The scariness begins when the conductor stops the train suddenly after seeing a little girl appear on the tracks—who of course immediately disappears. Mi-sun finds herself thrust back in time, caught inside one of the phantom cars on the day of the accident…or at least, she thinks so. After several more such scares Mi-sun comes to believe she may be cracking up.
But then others begin experiencing the ghostly manifestations, and the ghosts actually take over the train’s engine, causing it to overrun a scheduled stop.
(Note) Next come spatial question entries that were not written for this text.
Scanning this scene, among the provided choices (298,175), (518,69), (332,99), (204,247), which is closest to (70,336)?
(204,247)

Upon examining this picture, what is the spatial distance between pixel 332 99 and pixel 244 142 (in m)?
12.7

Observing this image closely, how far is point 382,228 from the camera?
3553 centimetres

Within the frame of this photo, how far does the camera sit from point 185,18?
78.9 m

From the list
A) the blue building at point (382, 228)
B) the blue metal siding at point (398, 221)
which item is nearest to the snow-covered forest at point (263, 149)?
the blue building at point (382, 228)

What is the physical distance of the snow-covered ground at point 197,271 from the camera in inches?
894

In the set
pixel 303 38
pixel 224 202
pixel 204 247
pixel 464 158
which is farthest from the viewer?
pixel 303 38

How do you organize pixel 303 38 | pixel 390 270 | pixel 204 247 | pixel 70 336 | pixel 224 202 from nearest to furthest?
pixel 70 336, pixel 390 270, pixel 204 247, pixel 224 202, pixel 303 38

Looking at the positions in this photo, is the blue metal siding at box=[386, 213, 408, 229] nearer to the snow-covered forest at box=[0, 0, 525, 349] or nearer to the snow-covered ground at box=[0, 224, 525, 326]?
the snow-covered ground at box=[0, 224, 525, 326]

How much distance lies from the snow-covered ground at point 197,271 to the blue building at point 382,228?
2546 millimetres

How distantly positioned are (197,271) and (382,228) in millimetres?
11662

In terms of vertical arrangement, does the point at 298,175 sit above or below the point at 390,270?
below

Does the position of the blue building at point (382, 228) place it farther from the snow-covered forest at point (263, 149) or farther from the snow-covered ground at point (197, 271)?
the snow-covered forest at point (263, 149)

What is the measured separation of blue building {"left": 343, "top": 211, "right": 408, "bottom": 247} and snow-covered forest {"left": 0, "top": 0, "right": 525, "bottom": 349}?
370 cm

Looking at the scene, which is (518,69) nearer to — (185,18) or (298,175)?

Then the lights go out and a spectral woman arises out of a pool of blood and the train cars turn old and cobwebby…and so on and so forth.
This is very much an old school scare flick that relies on sudden appearances/disappearances, flickering lights, creepy sounds and, even though it’s a Korean film, the horror so many Japanese filmmakers seem to have for pasty women with long black hair, with shots of black hair turning up in unlikely places, bursting out of faucets, etc. (which will be familiar to viewers of J-horror fests like RINGU and DARK WATER). It’s all very tiresome and repetitive (I lost count of how many times a wide shot looking down the aisle of the haunted train car was repeated), to the point that when the big special effects laden climax finally arrived I’d long since lost interest.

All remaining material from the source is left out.